Stroke deaths in England have halved in the last 10 years thanks to better treatment, the research suggests.
The number of strokes has decreased among older people, who have been subjected to medical interventions to control blood pressure, such as statin prescribing. But those under the age of 55 are having more stroke, probably due to obesity and type 2 diabetes.
One of the authors of the work, Olena Seminog, from the Nuffield department of population health at Oxford University, said that reducing deaths was good but preventing strokes would have been even better.
"This is good news, but we should still appreciate the importance of prevention because people who have a stroke have a high chance of surviving now, but many survivors will continue to have [a lot] disability," he said. . "This can sometimes be serious. It will have an impact on their lives and the lives of their families."
The study, published in the British Medical Journal, shows that the total number of strokes decreased by 20% between 2001 and 2010. After adjusting for age and other potential factors, stroke deaths decreased by 55% during the study period.
Most strokes are in older people, often in the 80s, which is where most prevention efforts have been. Of 425,000 strokes in the first decade of the 21st century, about 33,000 were in people under the age of 55.
The increase was observed in the 35-54 age group, with no changes observed in the younger ones. "Much of this increase is due to the increase in rates of obesity and type 2 diabetes," said Seminog. "It is a worrying situation. It shows how obesity affects important conditions such as stroke." The obesity is linked to the increase in blood pressure.
In that age group there were high levels of alcohol and drug use, which increase people's risk. Smoking doubles the risk of stroke, but rates are falling. Salt consumption, which increases blood pressure, has also decreased, although experts say it must be even lower.
Older people tend to have blood pressure monitored by their primary care physician and will be advised to take medications to reduce them and statins to reduce cholesterol deposits that can clog arteries.
Data come from hospital and mortality records for all residents of England aged 20 and older who were hospitalized for stroke or died from stroke between 2001 and 2010. They included both types of stroke – those caused by clots that obstruct blood flow to the brain and also bleed into the brain.

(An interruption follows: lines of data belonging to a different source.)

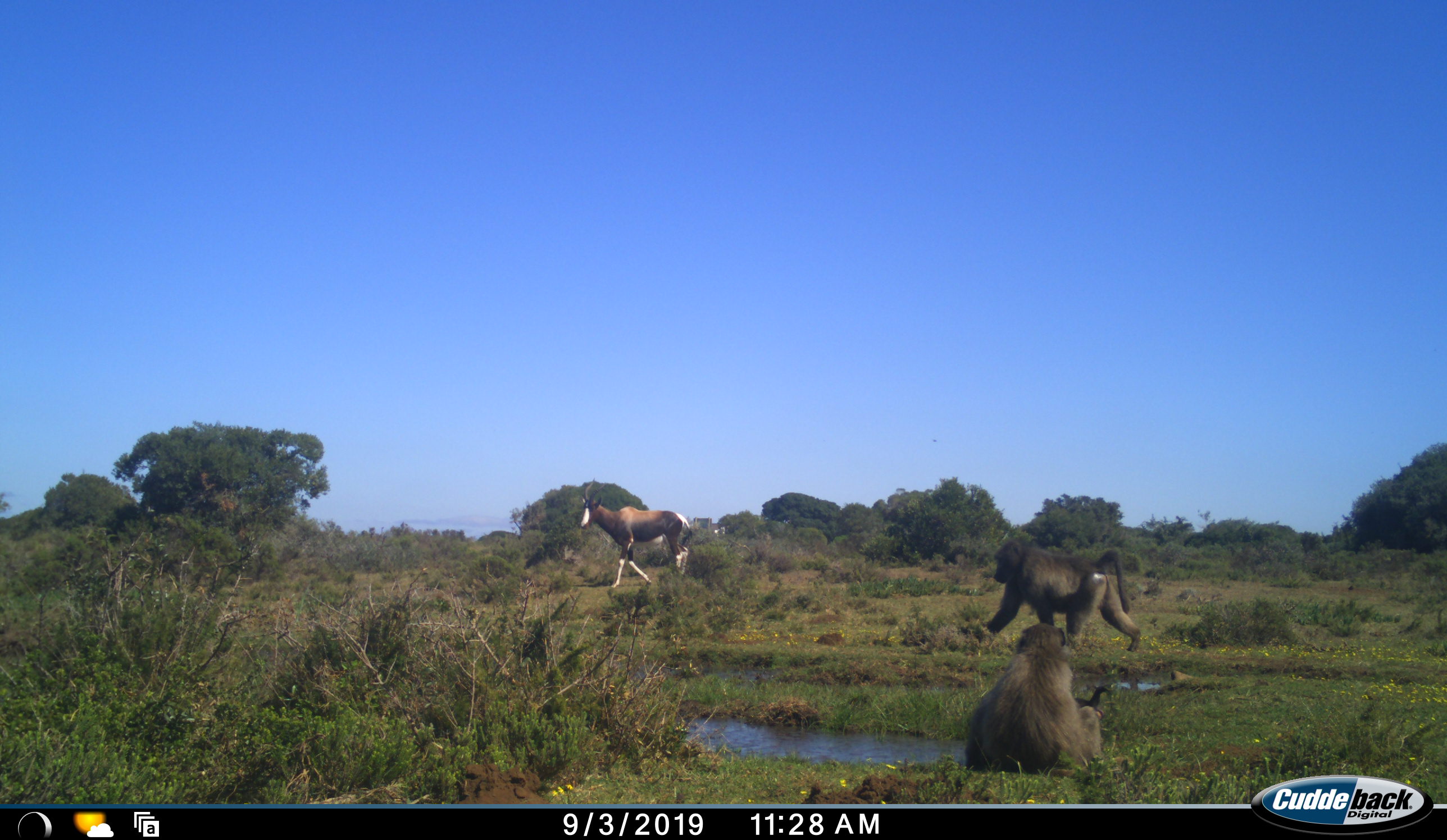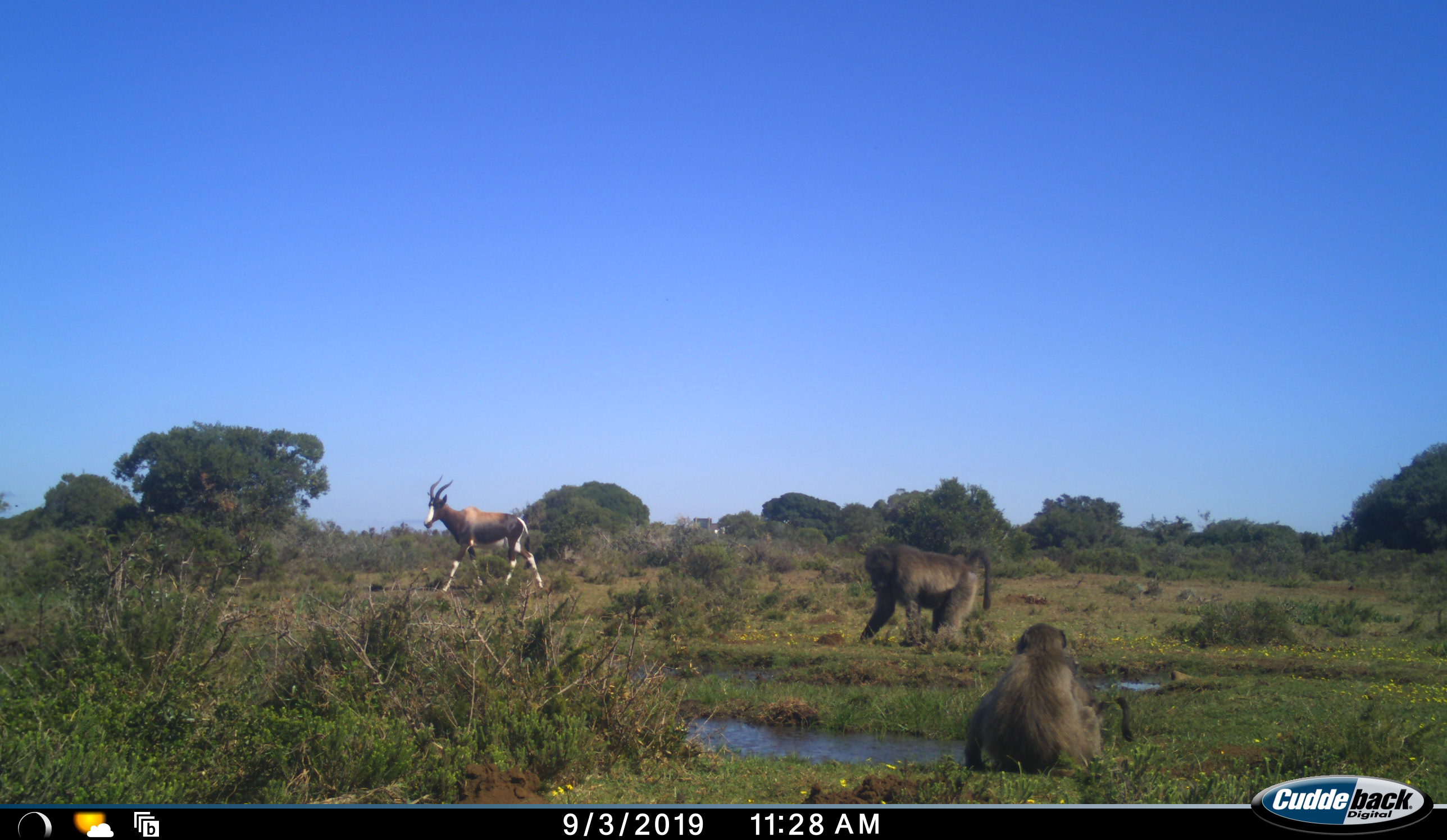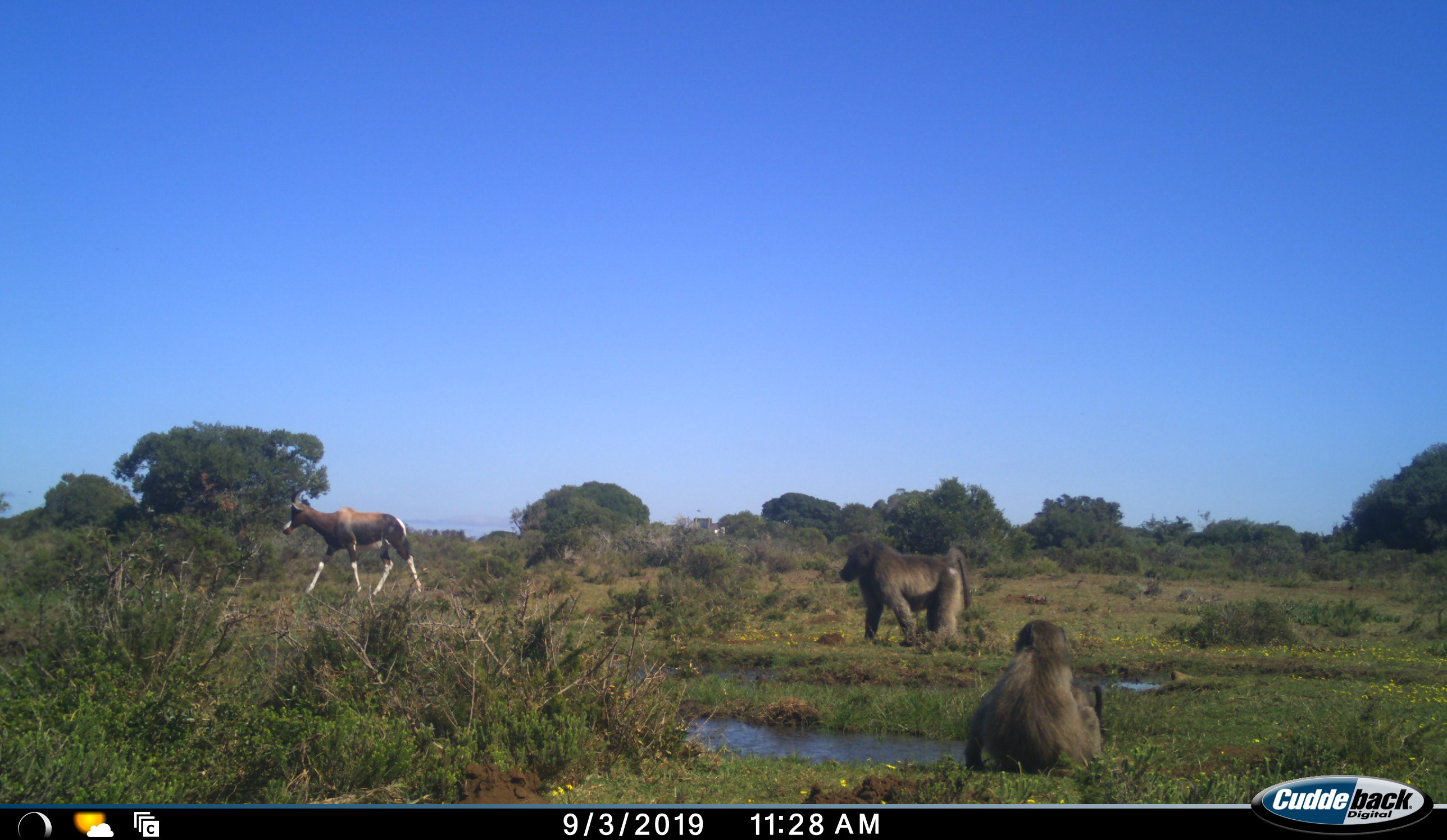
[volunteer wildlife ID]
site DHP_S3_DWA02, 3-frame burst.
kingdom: Animalia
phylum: Chordata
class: Mammalia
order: Primates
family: Cercopithecidae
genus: Papio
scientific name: Papio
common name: baboon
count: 2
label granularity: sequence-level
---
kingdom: Animalia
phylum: Chordata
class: Mammalia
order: Artiodactyla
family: Bovidae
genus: Damaliscus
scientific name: Damaliscus pygargus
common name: bontebok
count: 1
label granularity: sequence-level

The team based its findings on 947,497 stroke events in 795,869 people, including 337,085 stroke deaths. The average age onset of stroke was 72 years for men and 76 years for women, and the average age of those who died of stroke was 79 for men and 83 for women.
Most of the decline – 78% in men and 66% in women – occurred because better treatment meant that people did not die. There have been campaigns to make people aware of stroke symptoms so as to get medical attention quickly and, where appropriate, anti-clotting drugs.
The remaining 22% in men and 34% in women was due to a reduction in stroke event rates, which decreased overall by 20%.
The authors pointed out that the NHS spent about 5% of its budget on treating people with stroke. "By focusing on prevention and reducing the onset of stroke, key resources can be preserved," they said.